• ABOUT THIS EXERCISE:
Condense the paragraph of the wool article below that begins "Yet in the clothing world in general," keeping its main facts.

WOOL - THE GOLDEN FLEECE FOR SUITS
Savile Row has always appreciated wool's classic qualities - now a new programme of promotion is to trumpet its modern attractions to the wider clothing market
Wool is to tailoring what pastry is to pies. A Savile Row suit made in lycra might hit the headlines but it is the finest wool cloths from Huddersfield and other centres of cloth excellence that provide the raw material for the artists of Savile Row to mould, as in this fine example from Edward Sexton.
Yet in the clothing world in general, wool has taken a hammering. Development by other traditional fibres, such as cotton and linen, as well as the many synthetic mixtures, has seen wool lose popularity. Too warm, too heavy, too much in need of care in cleaning and pressing, too attractive to moths are some of the old criticisms and it has lost out to lighter, easier-care fibres and mixtures that have been making a song and dance about their qualities at the expense of wool.
But its fight back has begun. After the grand party at London’s Australia House in the Autumn to announce its campaign. the Australian Merino Wool organisation staged another event in the City to celebrate the 200 years that it has been sending fleece to London. An exhibition of costumes through the years illustrated just how vcrsatile wool cloths have been, including a splendid collection of men’s and women’s vintage garments on loan from the Leicestershire Museum as well as current examples from Savile Row.

• STUDY MATERIAL:
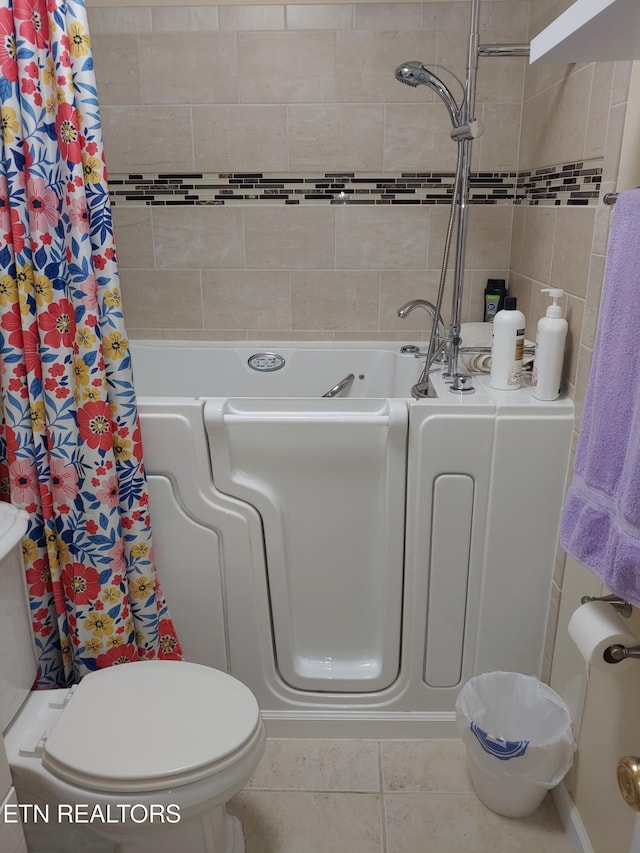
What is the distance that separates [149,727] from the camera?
131 centimetres

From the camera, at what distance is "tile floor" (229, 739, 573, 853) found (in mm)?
1569

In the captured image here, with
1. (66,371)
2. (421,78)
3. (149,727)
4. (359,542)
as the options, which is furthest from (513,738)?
(421,78)

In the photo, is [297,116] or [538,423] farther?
[297,116]

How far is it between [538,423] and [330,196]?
1.15 meters

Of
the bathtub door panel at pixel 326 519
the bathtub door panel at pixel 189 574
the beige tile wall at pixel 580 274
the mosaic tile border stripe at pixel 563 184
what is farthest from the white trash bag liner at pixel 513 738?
the mosaic tile border stripe at pixel 563 184

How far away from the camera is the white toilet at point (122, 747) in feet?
4.02

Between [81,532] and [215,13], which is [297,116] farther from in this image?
[81,532]

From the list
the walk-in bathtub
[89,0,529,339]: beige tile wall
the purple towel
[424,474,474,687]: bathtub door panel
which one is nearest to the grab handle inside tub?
[89,0,529,339]: beige tile wall

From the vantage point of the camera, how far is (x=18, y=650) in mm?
1382

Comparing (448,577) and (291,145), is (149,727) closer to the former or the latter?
(448,577)

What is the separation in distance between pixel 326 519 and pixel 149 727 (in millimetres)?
663

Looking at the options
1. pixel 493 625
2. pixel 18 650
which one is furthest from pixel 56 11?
pixel 493 625

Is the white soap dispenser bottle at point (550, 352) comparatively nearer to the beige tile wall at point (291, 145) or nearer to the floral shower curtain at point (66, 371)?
the beige tile wall at point (291, 145)

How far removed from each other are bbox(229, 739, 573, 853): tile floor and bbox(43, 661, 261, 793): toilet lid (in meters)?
0.45
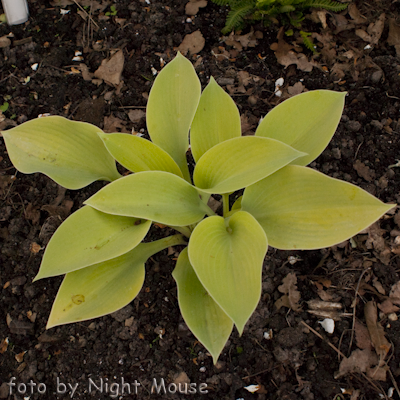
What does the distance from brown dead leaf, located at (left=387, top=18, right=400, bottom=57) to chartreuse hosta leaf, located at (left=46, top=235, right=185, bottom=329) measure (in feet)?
5.96

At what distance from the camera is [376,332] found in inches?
56.1

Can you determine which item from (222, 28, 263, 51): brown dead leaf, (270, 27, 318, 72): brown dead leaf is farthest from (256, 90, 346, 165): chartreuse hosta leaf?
(222, 28, 263, 51): brown dead leaf

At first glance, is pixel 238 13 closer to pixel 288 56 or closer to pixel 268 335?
pixel 288 56

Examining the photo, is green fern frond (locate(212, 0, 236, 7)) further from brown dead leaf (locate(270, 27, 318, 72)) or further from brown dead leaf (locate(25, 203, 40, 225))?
brown dead leaf (locate(25, 203, 40, 225))

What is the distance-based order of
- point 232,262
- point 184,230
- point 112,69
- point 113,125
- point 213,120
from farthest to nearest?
point 112,69 < point 113,125 < point 184,230 < point 213,120 < point 232,262

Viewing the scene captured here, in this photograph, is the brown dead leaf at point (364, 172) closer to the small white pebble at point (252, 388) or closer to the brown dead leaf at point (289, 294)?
the brown dead leaf at point (289, 294)

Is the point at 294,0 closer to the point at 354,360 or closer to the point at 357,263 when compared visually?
the point at 357,263

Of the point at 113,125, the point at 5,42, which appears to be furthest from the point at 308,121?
the point at 5,42

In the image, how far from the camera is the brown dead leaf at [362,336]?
1409 millimetres

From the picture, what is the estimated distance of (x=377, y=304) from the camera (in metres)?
1.47

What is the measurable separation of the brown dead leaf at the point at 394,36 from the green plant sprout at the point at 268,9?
0.99ft

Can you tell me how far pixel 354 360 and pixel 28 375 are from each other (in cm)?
131

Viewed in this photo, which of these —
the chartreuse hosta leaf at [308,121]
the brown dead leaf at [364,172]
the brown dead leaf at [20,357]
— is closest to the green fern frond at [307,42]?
the brown dead leaf at [364,172]

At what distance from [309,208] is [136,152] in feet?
1.93
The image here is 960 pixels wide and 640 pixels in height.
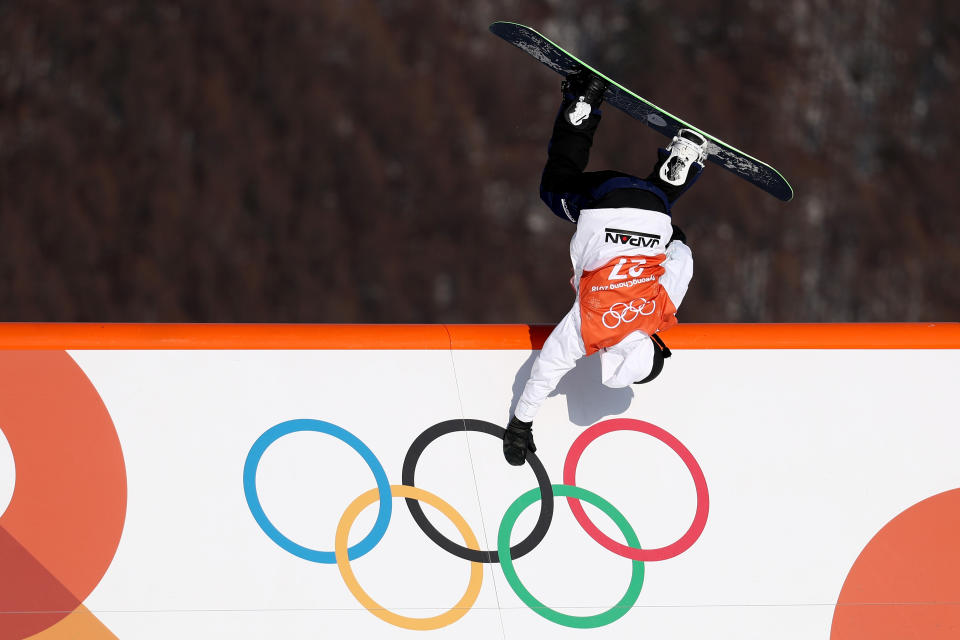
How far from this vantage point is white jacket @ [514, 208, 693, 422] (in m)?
2.06

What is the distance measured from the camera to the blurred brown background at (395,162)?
13.2 ft

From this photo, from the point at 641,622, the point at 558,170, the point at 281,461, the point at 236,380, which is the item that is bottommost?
the point at 641,622

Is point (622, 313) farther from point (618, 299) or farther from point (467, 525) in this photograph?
point (467, 525)

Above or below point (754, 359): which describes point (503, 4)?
above

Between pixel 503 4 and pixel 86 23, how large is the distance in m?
2.08

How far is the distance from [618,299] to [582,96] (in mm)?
540

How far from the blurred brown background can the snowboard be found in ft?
5.94

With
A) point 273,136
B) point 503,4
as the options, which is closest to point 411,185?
point 273,136

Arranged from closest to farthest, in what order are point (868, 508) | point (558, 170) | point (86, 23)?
point (558, 170), point (868, 508), point (86, 23)

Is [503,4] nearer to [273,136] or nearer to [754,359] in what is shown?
[273,136]

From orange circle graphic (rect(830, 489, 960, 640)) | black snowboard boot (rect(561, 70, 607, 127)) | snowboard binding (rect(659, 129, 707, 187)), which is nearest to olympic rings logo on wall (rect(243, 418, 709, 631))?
orange circle graphic (rect(830, 489, 960, 640))

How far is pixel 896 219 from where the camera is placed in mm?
4168

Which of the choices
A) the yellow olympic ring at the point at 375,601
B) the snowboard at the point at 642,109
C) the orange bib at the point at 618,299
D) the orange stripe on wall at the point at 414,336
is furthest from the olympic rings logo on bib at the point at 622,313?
the yellow olympic ring at the point at 375,601

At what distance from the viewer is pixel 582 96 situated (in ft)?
6.94
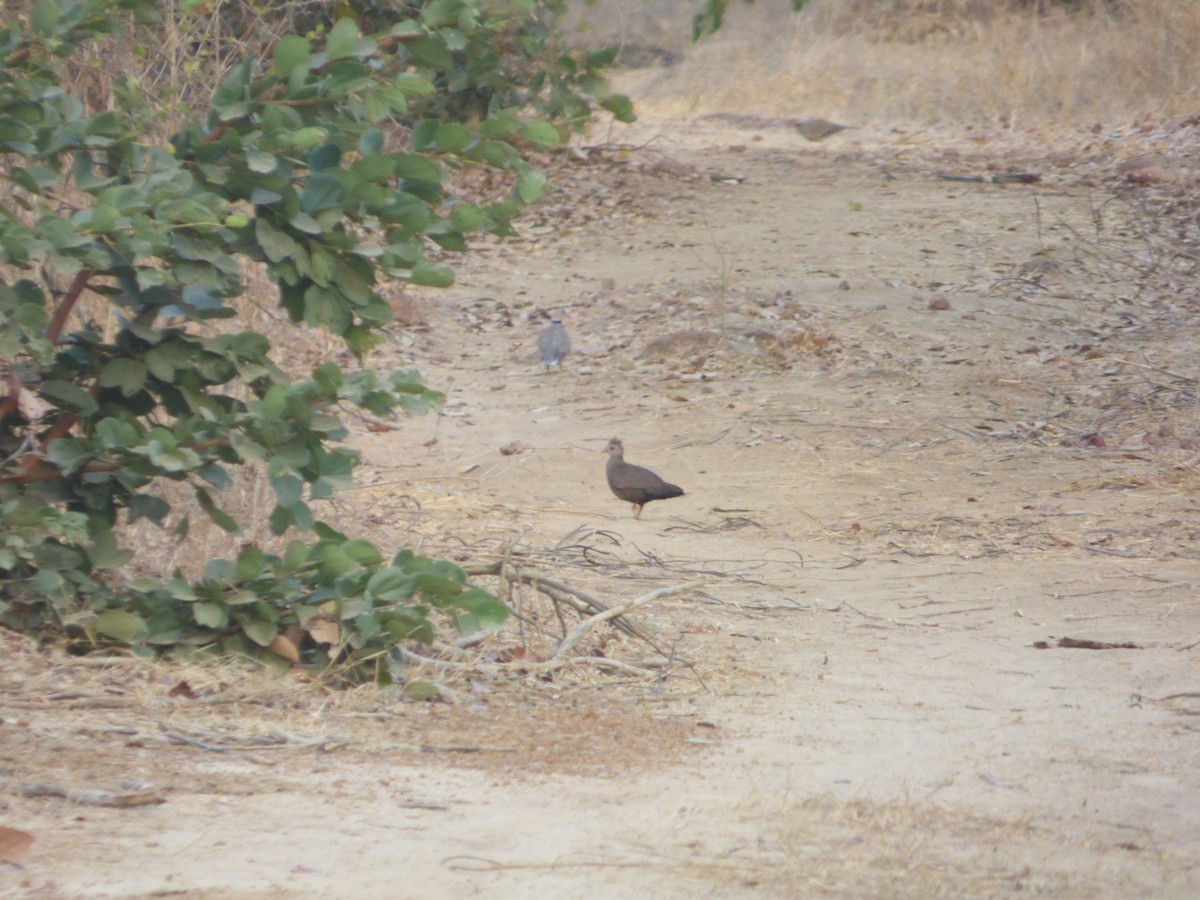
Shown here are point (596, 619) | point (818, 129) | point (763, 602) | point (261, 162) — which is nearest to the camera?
point (261, 162)

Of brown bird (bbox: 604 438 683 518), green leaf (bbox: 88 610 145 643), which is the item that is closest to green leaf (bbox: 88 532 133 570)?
green leaf (bbox: 88 610 145 643)

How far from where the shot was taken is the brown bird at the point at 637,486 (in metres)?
7.59

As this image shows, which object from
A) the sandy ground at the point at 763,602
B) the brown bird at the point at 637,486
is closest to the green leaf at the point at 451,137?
the sandy ground at the point at 763,602

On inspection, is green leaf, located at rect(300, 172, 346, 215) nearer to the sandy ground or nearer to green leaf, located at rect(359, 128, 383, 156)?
green leaf, located at rect(359, 128, 383, 156)

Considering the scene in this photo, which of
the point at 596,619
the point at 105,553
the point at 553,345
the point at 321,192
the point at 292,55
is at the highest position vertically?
the point at 292,55

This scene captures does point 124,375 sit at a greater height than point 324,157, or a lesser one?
lesser

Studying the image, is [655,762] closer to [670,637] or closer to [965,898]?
[965,898]

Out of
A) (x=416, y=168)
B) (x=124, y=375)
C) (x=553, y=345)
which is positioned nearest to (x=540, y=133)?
(x=416, y=168)

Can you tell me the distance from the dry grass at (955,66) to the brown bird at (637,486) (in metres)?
10.1

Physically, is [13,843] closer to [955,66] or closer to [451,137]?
[451,137]

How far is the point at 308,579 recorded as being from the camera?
427cm

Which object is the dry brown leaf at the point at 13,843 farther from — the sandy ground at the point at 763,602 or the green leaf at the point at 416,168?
the green leaf at the point at 416,168

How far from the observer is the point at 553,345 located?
10758 millimetres

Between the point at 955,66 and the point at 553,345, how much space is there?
9.96 m
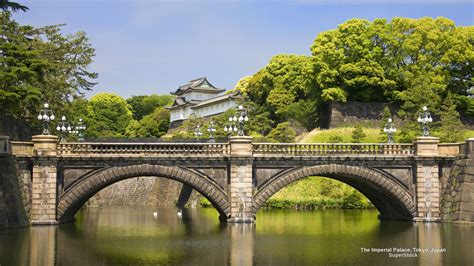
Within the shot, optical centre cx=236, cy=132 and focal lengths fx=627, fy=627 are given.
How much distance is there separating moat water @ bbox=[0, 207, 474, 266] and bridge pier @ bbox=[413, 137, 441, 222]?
1.30 meters

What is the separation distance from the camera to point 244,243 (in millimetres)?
29672

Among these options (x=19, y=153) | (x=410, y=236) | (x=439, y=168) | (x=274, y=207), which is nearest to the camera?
(x=410, y=236)

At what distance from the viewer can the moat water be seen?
24.6 m

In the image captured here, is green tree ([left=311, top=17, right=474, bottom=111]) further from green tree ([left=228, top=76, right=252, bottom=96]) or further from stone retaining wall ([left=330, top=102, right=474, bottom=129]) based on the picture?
green tree ([left=228, top=76, right=252, bottom=96])

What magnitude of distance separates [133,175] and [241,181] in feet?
21.9

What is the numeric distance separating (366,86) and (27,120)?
35.9 m

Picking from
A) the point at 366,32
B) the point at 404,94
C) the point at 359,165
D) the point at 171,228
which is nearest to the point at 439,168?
the point at 359,165

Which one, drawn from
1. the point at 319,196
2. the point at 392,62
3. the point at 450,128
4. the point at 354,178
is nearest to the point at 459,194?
the point at 354,178

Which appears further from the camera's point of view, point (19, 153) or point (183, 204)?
point (183, 204)

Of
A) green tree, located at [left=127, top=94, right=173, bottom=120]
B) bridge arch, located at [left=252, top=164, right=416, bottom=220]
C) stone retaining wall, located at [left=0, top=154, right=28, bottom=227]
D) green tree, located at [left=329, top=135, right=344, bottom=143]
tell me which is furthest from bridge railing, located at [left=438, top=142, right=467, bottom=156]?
green tree, located at [left=127, top=94, right=173, bottom=120]

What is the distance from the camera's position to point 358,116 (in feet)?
229

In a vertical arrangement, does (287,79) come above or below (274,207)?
above

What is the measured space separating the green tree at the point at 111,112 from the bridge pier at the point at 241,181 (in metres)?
70.3

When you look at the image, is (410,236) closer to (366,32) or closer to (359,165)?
(359,165)
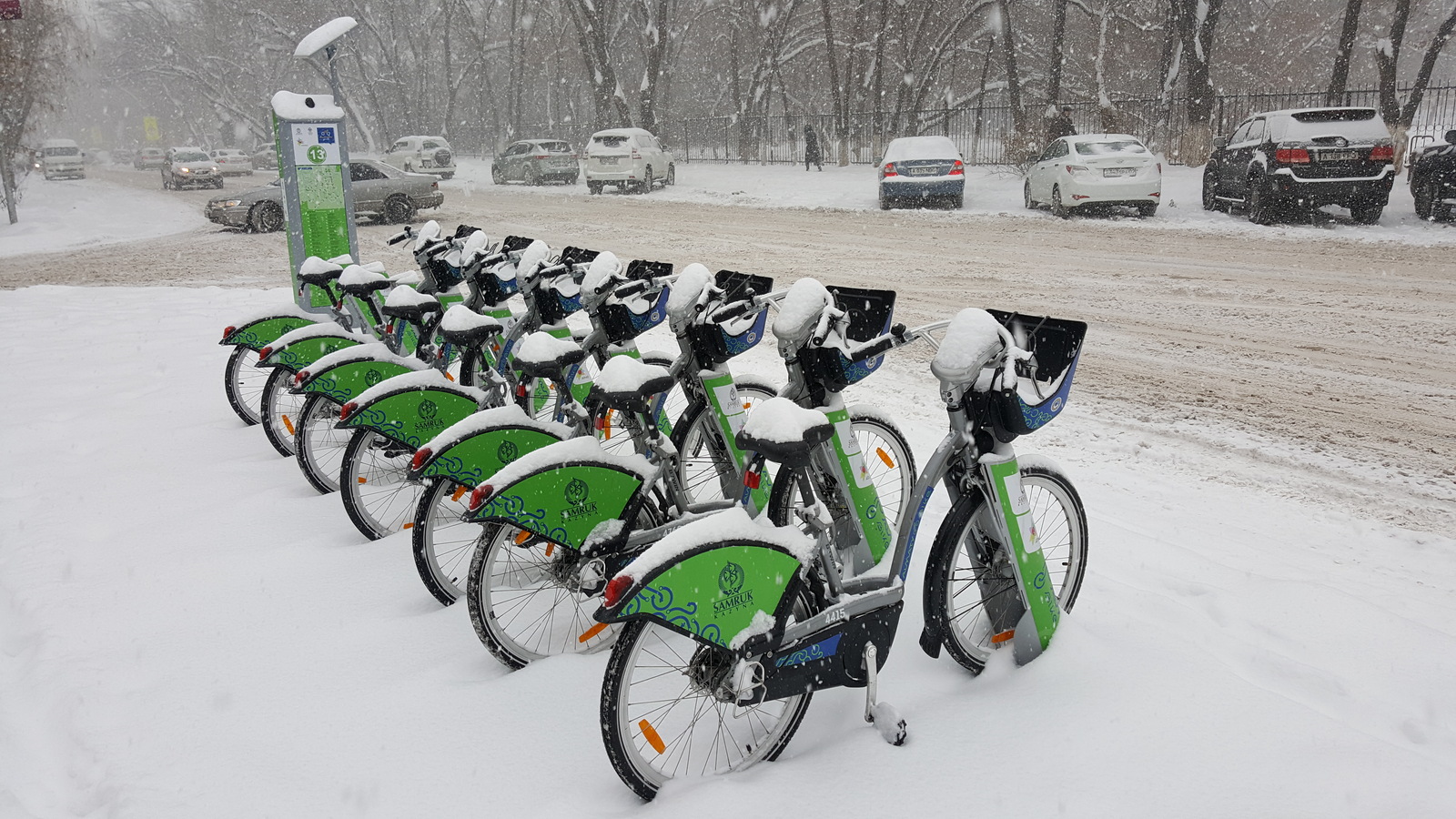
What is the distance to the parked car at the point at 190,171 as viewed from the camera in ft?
121

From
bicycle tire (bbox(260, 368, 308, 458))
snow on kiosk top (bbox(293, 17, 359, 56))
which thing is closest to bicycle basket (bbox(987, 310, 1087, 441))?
bicycle tire (bbox(260, 368, 308, 458))

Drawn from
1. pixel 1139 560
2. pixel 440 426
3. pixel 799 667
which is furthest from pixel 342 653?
pixel 1139 560

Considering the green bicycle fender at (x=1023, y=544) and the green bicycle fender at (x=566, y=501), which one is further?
the green bicycle fender at (x=566, y=501)

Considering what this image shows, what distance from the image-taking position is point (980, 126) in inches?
1083

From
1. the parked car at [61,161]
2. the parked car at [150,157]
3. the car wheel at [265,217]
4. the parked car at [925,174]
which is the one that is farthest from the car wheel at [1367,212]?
the parked car at [150,157]

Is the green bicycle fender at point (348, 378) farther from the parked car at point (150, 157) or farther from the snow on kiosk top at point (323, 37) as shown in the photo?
the parked car at point (150, 157)

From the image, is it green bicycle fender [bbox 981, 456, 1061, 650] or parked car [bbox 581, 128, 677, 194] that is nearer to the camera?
green bicycle fender [bbox 981, 456, 1061, 650]

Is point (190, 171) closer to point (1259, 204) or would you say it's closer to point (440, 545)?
point (1259, 204)

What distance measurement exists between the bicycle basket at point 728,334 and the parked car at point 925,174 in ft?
53.0

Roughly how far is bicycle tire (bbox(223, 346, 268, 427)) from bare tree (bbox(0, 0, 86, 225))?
1937 cm

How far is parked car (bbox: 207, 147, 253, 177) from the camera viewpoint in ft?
141

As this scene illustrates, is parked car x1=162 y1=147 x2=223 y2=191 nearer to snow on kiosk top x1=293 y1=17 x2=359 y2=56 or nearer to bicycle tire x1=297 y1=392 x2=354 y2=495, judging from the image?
snow on kiosk top x1=293 y1=17 x2=359 y2=56

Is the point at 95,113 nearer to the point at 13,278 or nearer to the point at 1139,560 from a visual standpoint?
the point at 13,278

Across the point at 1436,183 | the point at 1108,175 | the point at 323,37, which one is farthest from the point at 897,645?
the point at 1108,175
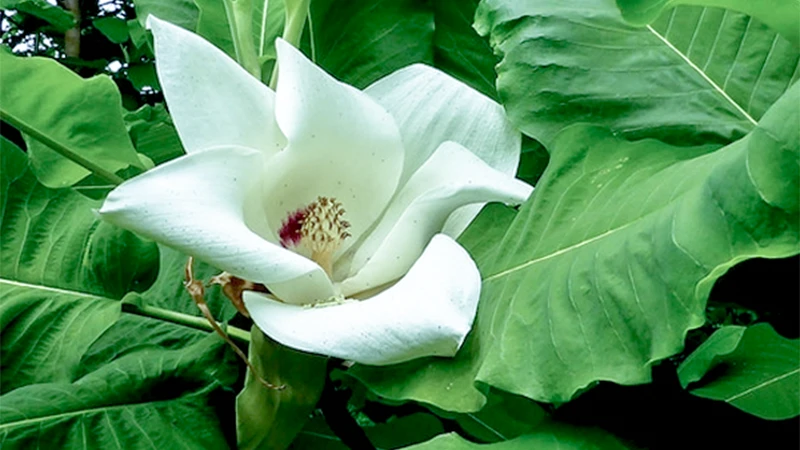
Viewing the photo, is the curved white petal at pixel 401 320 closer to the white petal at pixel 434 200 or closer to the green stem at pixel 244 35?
the white petal at pixel 434 200

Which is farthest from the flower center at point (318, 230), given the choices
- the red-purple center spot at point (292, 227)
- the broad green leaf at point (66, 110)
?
the broad green leaf at point (66, 110)

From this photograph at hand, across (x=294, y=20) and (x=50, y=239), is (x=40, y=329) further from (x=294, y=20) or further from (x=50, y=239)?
(x=294, y=20)

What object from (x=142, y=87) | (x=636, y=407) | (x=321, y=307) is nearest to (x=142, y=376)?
(x=321, y=307)

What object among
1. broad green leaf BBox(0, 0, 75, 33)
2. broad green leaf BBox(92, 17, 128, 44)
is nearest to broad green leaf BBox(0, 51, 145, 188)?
broad green leaf BBox(0, 0, 75, 33)

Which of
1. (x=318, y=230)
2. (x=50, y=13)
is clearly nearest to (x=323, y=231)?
(x=318, y=230)

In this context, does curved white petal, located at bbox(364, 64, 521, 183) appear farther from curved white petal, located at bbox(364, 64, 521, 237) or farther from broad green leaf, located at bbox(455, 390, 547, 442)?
broad green leaf, located at bbox(455, 390, 547, 442)

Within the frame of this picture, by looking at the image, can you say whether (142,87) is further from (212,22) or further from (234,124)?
(234,124)
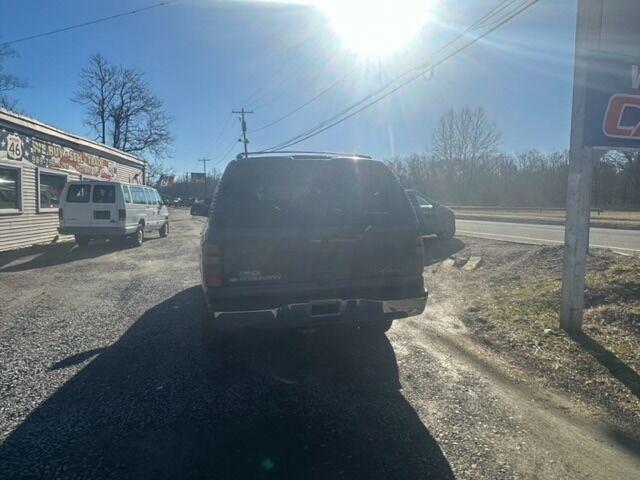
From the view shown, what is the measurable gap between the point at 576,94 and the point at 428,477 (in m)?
4.21

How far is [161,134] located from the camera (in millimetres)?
50375

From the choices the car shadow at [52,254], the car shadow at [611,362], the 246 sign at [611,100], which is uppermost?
the 246 sign at [611,100]

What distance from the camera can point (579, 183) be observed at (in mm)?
4746

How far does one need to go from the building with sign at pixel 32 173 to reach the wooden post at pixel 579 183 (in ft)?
47.1

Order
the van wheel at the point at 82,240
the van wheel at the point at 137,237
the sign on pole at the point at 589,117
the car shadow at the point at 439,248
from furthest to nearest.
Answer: the van wheel at the point at 137,237
the van wheel at the point at 82,240
the car shadow at the point at 439,248
the sign on pole at the point at 589,117

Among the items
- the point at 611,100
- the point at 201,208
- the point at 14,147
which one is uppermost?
the point at 14,147

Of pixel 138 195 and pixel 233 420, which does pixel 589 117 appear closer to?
pixel 233 420

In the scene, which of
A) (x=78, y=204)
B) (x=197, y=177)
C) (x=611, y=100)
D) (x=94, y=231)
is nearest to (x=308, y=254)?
(x=611, y=100)

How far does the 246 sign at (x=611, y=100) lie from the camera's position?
466cm

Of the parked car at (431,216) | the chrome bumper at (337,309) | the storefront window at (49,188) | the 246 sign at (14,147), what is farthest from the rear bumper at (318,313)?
the storefront window at (49,188)

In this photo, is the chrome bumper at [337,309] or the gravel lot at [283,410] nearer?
the gravel lot at [283,410]

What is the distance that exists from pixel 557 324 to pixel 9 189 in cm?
1489

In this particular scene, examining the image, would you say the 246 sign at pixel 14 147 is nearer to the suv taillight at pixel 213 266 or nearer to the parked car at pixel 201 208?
the parked car at pixel 201 208

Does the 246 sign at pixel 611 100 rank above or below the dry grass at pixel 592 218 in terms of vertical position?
above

• ANSWER FOR THIS EXERCISE:
In the wider clothing world, wool has lost popularity to cotton, linen and many synthetic mixtures. Long criticized as too warm, too heavy, hard to clean and press, and attractive to moths, it has lost ground to lighter, easier-care fibers and mixtures that promoted themselves at wool's expense.